Exercise prompt: Return every entry below exactly as written.

Data provided:

********

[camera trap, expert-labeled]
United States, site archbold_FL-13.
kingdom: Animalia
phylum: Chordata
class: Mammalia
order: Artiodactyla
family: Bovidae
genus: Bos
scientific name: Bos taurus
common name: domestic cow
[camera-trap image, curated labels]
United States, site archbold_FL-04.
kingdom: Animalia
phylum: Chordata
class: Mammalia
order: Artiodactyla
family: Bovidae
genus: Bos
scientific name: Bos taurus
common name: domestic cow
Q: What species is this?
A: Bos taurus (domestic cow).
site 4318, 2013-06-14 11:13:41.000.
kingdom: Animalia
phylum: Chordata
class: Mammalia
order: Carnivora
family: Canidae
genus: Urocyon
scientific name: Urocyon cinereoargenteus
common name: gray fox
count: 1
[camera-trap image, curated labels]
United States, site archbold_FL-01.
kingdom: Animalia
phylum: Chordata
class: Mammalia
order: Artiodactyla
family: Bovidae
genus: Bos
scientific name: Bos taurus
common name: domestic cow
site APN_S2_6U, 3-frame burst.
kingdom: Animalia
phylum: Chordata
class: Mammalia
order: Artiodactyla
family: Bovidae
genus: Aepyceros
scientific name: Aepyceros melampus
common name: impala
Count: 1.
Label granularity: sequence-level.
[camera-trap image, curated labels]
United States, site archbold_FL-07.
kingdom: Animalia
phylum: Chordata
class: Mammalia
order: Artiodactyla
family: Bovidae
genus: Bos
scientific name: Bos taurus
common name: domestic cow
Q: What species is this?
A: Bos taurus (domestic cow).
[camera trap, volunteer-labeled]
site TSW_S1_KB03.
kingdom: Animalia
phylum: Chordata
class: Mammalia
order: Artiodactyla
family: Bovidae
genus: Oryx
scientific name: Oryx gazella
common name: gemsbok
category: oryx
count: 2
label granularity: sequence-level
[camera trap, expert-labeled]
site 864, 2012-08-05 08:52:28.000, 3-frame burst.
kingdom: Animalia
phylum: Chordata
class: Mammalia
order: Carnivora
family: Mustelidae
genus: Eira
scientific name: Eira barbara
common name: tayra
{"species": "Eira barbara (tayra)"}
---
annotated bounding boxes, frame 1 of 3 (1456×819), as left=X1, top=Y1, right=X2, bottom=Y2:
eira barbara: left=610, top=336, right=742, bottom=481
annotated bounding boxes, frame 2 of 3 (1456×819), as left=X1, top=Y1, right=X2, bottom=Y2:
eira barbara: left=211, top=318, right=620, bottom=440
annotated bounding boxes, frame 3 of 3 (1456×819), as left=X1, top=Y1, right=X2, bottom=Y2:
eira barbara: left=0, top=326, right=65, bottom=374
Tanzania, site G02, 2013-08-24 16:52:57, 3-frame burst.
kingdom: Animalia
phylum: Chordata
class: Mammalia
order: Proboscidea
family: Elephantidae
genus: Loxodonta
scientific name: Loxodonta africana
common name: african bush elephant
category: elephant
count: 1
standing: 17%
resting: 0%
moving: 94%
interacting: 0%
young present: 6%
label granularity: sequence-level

********

Written answer:
[camera trap, expert-labeled]
United States, site archbold_FL-13.
kingdom: Animalia
phylum: Chordata
class: Mammalia
order: Artiodactyla
family: Bovidae
genus: Bos
scientific name: Bos taurus
common name: domestic cow
[camera-trap image, curated labels]
United States, site archbold_FL-04.
kingdom: Animalia
phylum: Chordata
class: Mammalia
order: Artiodactyla
family: Bovidae
genus: Bos
scientific name: Bos taurus
common name: domestic cow
Q: What species is this?
A: Bos taurus (domestic cow).
site 4318, 2013-06-14 11:13:41.000.
kingdom: Animalia
phylum: Chordata
class: Mammalia
order: Carnivora
family: Canidae
genus: Urocyon
scientific name: Urocyon cinereoargenteus
common name: gray fox
count: 1
[camera-trap image, curated labels]
United States, site archbold_FL-01.
kingdom: Animalia
phylum: Chordata
class: Mammalia
order: Artiodactyla
family: Bovidae
genus: Bos
scientific name: Bos taurus
common name: domestic cow
site APN_S2_6U, 3-frame burst.
kingdom: Animalia
phylum: Chordata
class: Mammalia
order: Artiodactyla
family: Bovidae
genus: Aepyceros
scientific name: Aepyceros melampus
common name: impala
Count: 1.
Label granularity: sequence-level.
[camera-trap image, curated labels]
United States, site archbold_FL-07.
kingdom: Animalia
phylum: Chordata
class: Mammalia
order: Artiodactyla
family: Bovidae
genus: Bos
scientific name: Bos taurus
common name: domestic cow
Q: What species is this?
A: Bos taurus (domestic cow).
[camera trap, volunteer-labeled]
site TSW_S1_KB03.
kingdom: Animalia
phylum: Chordata
class: Mammalia
order: Artiodactyla
family: Bovidae
genus: Oryx
scientific name: Oryx gazella
common name: gemsbok
category: oryx
count: 2
label granularity: sequence-level
[camera trap, expert-labeled]
site 864, 2012-08-05 08:52:28.000, 3-frame burst.
kingdom: Animalia
phylum: Chordata
class: Mammalia
order: Carnivora
family: Mustelidae
genus: Eira
scientific name: Eira barbara
common name: tayra
{"species": "Eira barbara (tayra)"}
---
annotated bounding boxes, frame 1 of 3 (1456×819), as left=X1, top=Y1, right=X2, bottom=Y2:
eira barbara: left=610, top=336, right=742, bottom=481
annotated bounding boxes, frame 2 of 3 (1456×819), as left=X1, top=Y1, right=X2, bottom=Y2:
eira barbara: left=211, top=318, right=620, bottom=440
annotated bounding boxes, frame 3 of 3 (1456×819), as left=X1, top=Y1, right=X2, bottom=Y2:
eira barbara: left=0, top=326, right=65, bottom=374
Tanzania, site G02, 2013-08-24 16:52:57, 3-frame burst.
kingdom: Animalia
phylum: Chordata
class: Mammalia
order: Proboscidea
family: Elephantidae
genus: Loxodonta
scientific name: Loxodonta africana
common name: african bush elephant
category: elephant
count: 1
standing: 17%
resting: 0%
moving: 94%
interacting: 0%
young present: 6%
label granularity: sequence-level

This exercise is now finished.